▼▼▼

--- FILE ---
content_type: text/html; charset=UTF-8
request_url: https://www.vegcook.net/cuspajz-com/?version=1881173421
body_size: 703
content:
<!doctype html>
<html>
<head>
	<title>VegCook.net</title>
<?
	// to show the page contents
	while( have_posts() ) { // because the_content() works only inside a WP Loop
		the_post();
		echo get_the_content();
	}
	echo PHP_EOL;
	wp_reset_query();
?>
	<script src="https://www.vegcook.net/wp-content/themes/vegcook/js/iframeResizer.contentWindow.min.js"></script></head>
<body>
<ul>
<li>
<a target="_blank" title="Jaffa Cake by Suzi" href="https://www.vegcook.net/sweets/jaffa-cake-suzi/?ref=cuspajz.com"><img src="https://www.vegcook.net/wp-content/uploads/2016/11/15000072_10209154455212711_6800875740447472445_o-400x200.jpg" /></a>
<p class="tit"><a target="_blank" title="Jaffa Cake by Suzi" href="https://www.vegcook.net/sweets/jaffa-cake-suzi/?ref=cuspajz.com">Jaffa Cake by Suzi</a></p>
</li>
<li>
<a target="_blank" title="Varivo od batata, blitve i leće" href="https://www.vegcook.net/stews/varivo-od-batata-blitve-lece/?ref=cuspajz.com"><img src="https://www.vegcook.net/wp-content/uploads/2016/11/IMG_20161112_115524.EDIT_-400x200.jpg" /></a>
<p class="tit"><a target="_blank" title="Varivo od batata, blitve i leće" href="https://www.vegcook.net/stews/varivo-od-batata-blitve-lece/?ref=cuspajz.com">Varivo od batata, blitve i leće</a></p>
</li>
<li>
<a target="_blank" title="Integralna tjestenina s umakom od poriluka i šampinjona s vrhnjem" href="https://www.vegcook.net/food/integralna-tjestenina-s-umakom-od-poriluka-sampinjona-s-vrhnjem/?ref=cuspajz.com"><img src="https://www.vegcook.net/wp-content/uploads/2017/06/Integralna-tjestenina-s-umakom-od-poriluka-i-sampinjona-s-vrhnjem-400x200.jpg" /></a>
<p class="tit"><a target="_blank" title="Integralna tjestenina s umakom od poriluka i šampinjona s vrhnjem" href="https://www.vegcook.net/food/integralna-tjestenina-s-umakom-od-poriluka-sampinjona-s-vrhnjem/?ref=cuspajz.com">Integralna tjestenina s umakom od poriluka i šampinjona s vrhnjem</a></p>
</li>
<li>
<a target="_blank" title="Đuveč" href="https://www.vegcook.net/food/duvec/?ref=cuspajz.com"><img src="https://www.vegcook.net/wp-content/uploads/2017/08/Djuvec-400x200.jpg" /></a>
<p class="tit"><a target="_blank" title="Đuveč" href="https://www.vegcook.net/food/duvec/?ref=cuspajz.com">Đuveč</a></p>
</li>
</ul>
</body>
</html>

▲▲▲

_PROBLEM DESCRIPTION_
Scanning the data above, copy out every line where "Integralna" is found.

_EXERCISE ANSWER_
<a target="_blank" title="Integralna tjestenina s umakom od poriluka i šampinjona s vrhnjem" href="https://www.vegcook.net/food/integralna-tjestenina-s-umakom-od-poriluka-sampinjona-s-vrhnjem/?ref=cuspajz.com"><img src="https://www.vegcook.net/wp-content/uploads/2017/06/Integralna-tjestenina-s-umakom-od-poriluka-i-sampinjona-s-vrhnjem-400x200.jpg" /></a>
<p class="tit"><a target="_blank" title="Integralna tjestenina s umakom od poriluka i šampinjona s vrhnjem" href="https://www.vegcook.net/food/integralna-tjestenina-s-umakom-od-poriluka-sampinjona-s-vrhnjem/?ref=cuspajz.com">Integralna tjestenina s umakom od poriluka i šampinjona s vrhnjem</a></p>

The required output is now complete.